Cationic distribution and electrochemical performance of LiCo 1/3Ni 1/3Mn 1/3O 2 electrodes for lithium-ion batteries

Abstract

LiCo 1/3Ni 1/3Mn 1/3O 2 oxides with layered crystal structure were prepared from co-precipitated Co,Ni,Mn hydroxide precursors. The synthesis temperature was varied between 850 to 950 °C. The extent of Li +,Ni 2+ disorder between the layers was determined by Rietveld refinement of the structural model, based on the XRD powder diffraction patterns. The cationic distribution in the layers was determined using both conventional (9.23 GHz) and high-frequency electron paramagnetic resonance (EPR) spectroscopy (95 GHz and 285 GHz). The high-frequency EPR spectra of LiCo 1/3Ni 1/3Mn 1/3O 2 consisted of two types of signals, which merged into one Lorentzian line at 9.23 GHz. These signals were assigned to Mn 4+ ions having different metal surroundings. It was shown that the value of the g-factor of Mn 4+ was sensitive to the number of Ni 2+ ions included in the first metal coordination sphere of Mn 4+. For oxides prepared at 850 °C, two types of Mn 4+ ions having two distinct environments in respect of the number of Ni 2+ ions were established: Mn 4+ in a Ni-free and Mn 4+ in a Ni-rich environment. On increasing the preparation temperature from 850 to 950 °C, a cationic redistribution process takes place in a way to avoid the contacts between the Ni 2+ and Co 3+ ions.

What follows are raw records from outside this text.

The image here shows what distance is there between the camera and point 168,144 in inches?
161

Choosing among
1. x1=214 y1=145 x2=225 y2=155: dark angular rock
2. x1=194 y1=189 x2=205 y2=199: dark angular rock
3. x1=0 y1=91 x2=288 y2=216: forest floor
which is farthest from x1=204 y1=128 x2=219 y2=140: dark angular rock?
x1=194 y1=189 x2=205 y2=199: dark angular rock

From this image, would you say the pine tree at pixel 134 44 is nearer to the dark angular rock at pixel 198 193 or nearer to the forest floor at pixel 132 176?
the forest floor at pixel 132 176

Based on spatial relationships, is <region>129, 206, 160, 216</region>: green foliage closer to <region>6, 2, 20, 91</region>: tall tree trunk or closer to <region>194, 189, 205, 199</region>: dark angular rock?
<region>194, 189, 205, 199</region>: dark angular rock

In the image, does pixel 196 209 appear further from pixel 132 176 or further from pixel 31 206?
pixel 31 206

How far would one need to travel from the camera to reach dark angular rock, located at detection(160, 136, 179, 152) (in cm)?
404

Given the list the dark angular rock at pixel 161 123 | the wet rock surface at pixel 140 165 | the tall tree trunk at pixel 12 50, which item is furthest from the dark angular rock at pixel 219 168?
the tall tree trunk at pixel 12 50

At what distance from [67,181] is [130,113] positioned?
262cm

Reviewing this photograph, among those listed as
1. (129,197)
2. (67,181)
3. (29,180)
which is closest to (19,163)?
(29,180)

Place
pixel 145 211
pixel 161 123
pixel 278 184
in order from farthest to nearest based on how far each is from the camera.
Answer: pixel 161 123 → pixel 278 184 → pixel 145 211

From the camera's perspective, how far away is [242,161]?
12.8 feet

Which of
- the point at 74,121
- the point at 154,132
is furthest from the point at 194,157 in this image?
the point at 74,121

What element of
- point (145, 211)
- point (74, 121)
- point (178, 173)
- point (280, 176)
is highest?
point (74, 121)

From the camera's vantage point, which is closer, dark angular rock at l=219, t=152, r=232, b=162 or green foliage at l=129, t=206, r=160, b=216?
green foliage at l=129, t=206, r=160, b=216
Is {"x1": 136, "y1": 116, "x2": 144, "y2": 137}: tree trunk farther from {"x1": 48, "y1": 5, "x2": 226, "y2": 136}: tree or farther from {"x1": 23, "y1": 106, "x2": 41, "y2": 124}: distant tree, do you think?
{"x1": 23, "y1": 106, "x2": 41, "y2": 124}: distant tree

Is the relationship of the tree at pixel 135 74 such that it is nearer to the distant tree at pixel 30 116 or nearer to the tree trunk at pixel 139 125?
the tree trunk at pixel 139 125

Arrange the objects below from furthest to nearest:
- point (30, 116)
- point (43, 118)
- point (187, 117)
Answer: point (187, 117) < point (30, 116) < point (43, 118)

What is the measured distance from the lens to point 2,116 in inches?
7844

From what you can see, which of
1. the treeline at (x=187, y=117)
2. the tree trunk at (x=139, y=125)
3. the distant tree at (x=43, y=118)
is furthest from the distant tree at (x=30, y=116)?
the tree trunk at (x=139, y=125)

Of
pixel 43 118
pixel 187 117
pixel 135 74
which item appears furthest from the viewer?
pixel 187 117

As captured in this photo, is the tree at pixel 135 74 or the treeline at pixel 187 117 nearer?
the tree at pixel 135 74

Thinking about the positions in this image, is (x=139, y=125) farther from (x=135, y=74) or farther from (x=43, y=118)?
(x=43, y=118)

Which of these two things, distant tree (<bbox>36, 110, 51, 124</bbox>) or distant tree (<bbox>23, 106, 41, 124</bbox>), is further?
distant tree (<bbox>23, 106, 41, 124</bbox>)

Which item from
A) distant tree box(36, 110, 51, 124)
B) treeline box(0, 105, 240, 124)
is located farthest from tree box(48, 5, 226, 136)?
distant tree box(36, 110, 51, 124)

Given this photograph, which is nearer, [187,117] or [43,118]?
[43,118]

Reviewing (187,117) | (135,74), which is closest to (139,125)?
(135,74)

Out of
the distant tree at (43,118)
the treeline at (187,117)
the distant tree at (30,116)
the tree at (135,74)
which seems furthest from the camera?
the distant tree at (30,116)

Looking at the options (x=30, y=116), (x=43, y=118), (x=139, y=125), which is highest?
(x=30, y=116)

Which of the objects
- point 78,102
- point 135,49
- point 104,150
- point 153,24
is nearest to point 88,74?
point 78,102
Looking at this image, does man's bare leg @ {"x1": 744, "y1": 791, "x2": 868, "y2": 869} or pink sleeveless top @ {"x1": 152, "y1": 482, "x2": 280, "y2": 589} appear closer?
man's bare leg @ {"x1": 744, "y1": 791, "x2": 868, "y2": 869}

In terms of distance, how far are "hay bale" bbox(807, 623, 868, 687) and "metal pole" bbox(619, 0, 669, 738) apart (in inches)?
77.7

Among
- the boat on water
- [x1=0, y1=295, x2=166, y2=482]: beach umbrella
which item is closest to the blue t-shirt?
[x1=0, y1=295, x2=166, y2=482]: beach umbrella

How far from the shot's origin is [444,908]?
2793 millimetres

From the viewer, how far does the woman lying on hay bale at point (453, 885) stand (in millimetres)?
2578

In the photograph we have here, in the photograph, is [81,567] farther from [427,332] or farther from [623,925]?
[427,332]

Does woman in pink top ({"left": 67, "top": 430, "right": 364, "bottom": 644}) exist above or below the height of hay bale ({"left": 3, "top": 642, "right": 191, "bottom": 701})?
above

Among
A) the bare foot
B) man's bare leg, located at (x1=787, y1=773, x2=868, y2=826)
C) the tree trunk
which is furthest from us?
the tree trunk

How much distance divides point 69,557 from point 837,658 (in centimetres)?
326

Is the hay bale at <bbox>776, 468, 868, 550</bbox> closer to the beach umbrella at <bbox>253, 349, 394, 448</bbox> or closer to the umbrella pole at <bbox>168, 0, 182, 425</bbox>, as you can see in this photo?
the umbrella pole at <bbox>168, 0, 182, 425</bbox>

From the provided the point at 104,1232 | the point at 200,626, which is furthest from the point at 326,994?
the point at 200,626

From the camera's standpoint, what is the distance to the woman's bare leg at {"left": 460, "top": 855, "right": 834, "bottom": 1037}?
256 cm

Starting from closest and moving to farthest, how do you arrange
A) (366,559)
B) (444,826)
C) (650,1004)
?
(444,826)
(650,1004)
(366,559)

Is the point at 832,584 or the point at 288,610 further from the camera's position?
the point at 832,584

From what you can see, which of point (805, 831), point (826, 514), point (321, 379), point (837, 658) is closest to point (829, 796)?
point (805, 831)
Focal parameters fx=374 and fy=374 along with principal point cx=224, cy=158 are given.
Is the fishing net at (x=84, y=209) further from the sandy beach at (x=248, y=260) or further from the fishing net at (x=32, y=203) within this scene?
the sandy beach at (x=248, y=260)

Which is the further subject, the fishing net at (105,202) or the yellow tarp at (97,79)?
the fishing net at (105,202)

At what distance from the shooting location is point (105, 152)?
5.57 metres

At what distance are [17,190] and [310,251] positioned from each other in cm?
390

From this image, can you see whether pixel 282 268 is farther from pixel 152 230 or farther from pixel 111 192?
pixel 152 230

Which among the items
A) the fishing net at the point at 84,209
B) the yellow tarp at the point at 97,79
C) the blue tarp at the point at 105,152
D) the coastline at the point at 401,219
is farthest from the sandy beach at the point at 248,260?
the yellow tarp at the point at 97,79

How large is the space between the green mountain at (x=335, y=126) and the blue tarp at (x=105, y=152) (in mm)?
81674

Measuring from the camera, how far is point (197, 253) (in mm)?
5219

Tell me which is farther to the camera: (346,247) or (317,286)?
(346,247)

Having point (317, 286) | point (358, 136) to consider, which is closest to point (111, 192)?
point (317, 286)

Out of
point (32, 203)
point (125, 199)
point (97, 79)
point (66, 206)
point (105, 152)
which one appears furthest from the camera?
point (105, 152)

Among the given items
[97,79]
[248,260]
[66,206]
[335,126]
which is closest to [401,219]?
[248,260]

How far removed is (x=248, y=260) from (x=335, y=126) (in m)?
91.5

Even at this preparation temperature, the cationic distribution is still non-homogeneous. While the cationic distribution in the layers was changed significantly when the temperature increased from 850 to 950 °CC, the morphology of LiCo 1/3Ni 1/3Mn 1/3O 2 powders underwent a strong change at temperatures above 900 °C. The electrochemical performance of LiCo 1/3Ni 1/3Mn 1/3O 2 was tested in lithium cells using both potentiostatic and galvanostatic modes. Electrochemical impedance spectroscopy (EIS) was used to study the cycling stability of LiCo 1/3Ni 1/3Mn 1/3O 2. The best electrochemical performance was established for the oxides prepared at 900 °C. The process of lithium extraction from and insertion into LiCo 1/3Ni 1/3Mn 1/3O 2 was discussed on the basis of ex-situ EPR experiments.